Quick Links

Re: Speeding up INSERTs and UPDATEs to partitioned tables

From:	David Rowley <david(dot)rowley(at)2ndquadrant(dot)com>
To:	Amit Langote <Langote_Amit_f8(at)lab(dot)ntt(dot)co(dot)jp>
Cc:	PostgreSQL Hackers <pgsql-hackers(at)lists(dot)postgresql(dot)org>
Subject:	Re: Speeding up INSERTs and UPDATEs to partitioned tables
Date:	2018-07-15 08:34:32
Message-ID:	CAKJS1f_ETz_+oCAieQH4c1jtvFdsr4MBi5R20Uo+7dnTivaS8A@mail.gmail.com
Views:	Whole Thread \| Raw Message \| Download mbox \| Resend email
Thread:
Lists:	pgsql-hackers

On 13 July 2018 at 20:20, Amit Langote <Langote_Amit_f8(at)lab(dot)ntt(dot)co(dot)jp> wrote:
> Why don't we abandon the notion altogether that
> ExecSetupPartitionTupleRouting *has to* process the whole partition tree?

[...]

> I implemented that idea in the attached patch, which applies on top of
> your 0001 patch, but I'd say it's too big to be just called a delta. I
> was able to get following performance numbers using the following pgbench
> test:

Thanks for looking at this. I like that your idea gets rid of the
indexes cache in syscache. I was not very happy with that part.

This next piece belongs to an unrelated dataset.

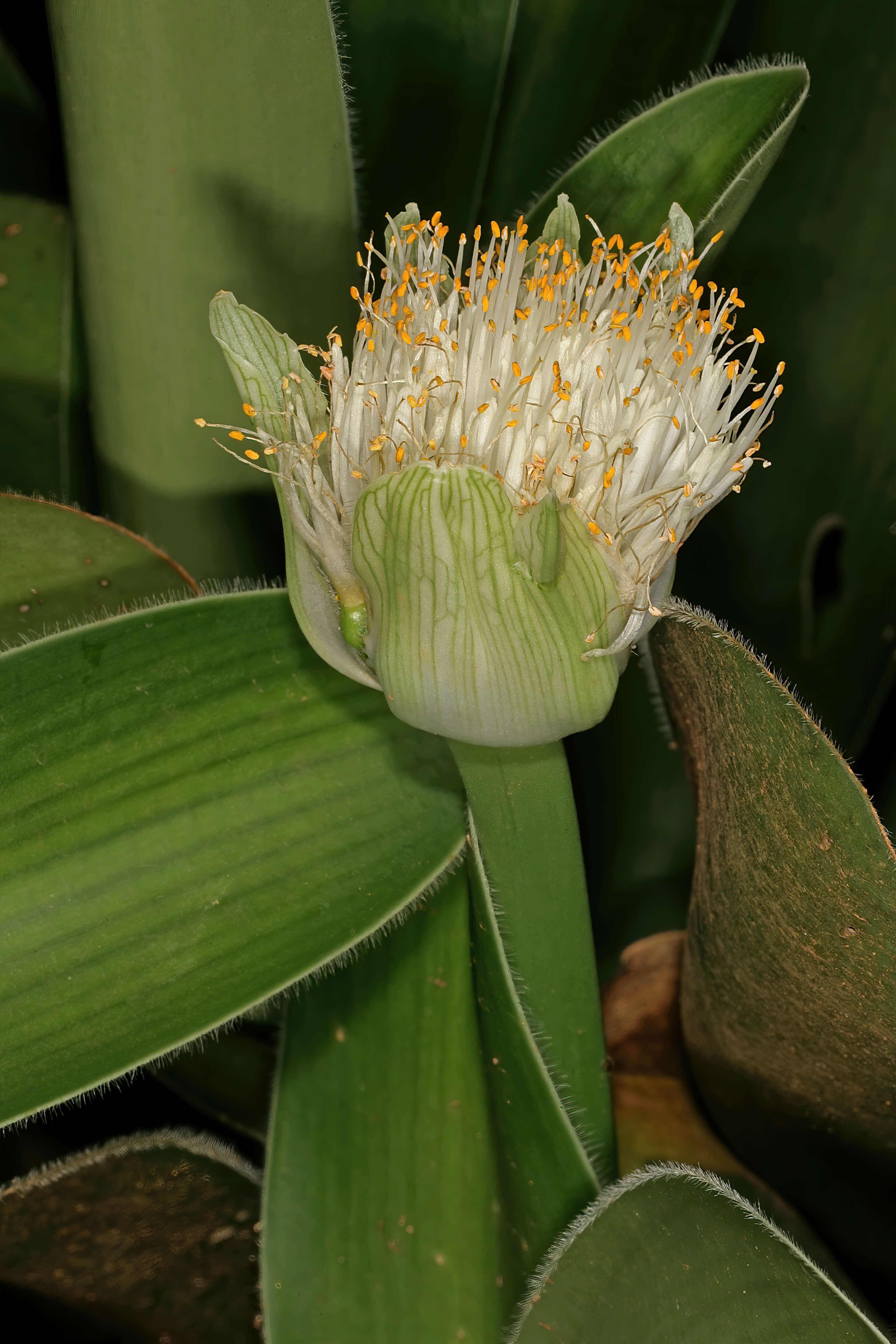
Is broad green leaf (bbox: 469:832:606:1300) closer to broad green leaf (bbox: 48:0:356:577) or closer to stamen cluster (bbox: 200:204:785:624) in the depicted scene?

I've looked over the code and the ExecUseUpdateResultRelForRouting()
function is broken. Your while loop only skips partitions for the
current partitioned table, it does not skip ModifyTable subnodes that
belong to other partitioned tables.

You can use the following. The code does not find the t1_a2 subnode.

create table t1 (a int, b int) partition by list(a);
create table t1_a1 partition of t1 for values in(1) partition by list(b);
create table t1_a2 partition of t1 for values in(2);
create table t1_a1_b1 partition of t1_a1 for values in(1);
create table t1_a1_b2 partition of t1_a1 for values in(2);
insert into t1 values(2,2);

update t1 set a = a;

I think there might not be enough information to make this work
correctly, as if you change the loop to skip subnodes, then it won't
work in cases where the partition[0] was pruned.

I've another patch sitting here, partly done, that changes
pg_class.relispartition into pg_class.relpartitionparent. If we had
that then we could code your loop to work correctly. Alternatively,
I guess we could just ignore the UPDATE's ResultRelInfos and just
build new ones. Unsure if there's actually a reason we need to reuse
the existing ones, is there?

I think you'd need to know the owning partition and skip subnodes that
don't belong to pd->reldesc. Alternatively, a hashtable could be built
with all the oids belonging to pd->reldesc, then we could loop over
the update_rris finding subnodes that can be found in the hashtable.
Likely this will be much slower than the sort of merge lookup that the
previous code did.

Another thing that I don't like is the PARTITION_ROUTING_MAXSIZE code.
The code seems to assume that there can only be at the most 65536
partitions, but I don't think there's any code which restricts us to
that. There is code in the planner that will bork when trying to
create a RangeTblEntry up that high, but as far as I know that won't
be noticed on the INSERT path. I don't think this code has any
business knowing what the special varnos are set to either. It would
be better to just remove the limit and suffer the small wasted array
space. I understand you've probably coded it like this due to the
similar code that was in my patch, but with mine I knew the total
number of partitions. Your patch does not.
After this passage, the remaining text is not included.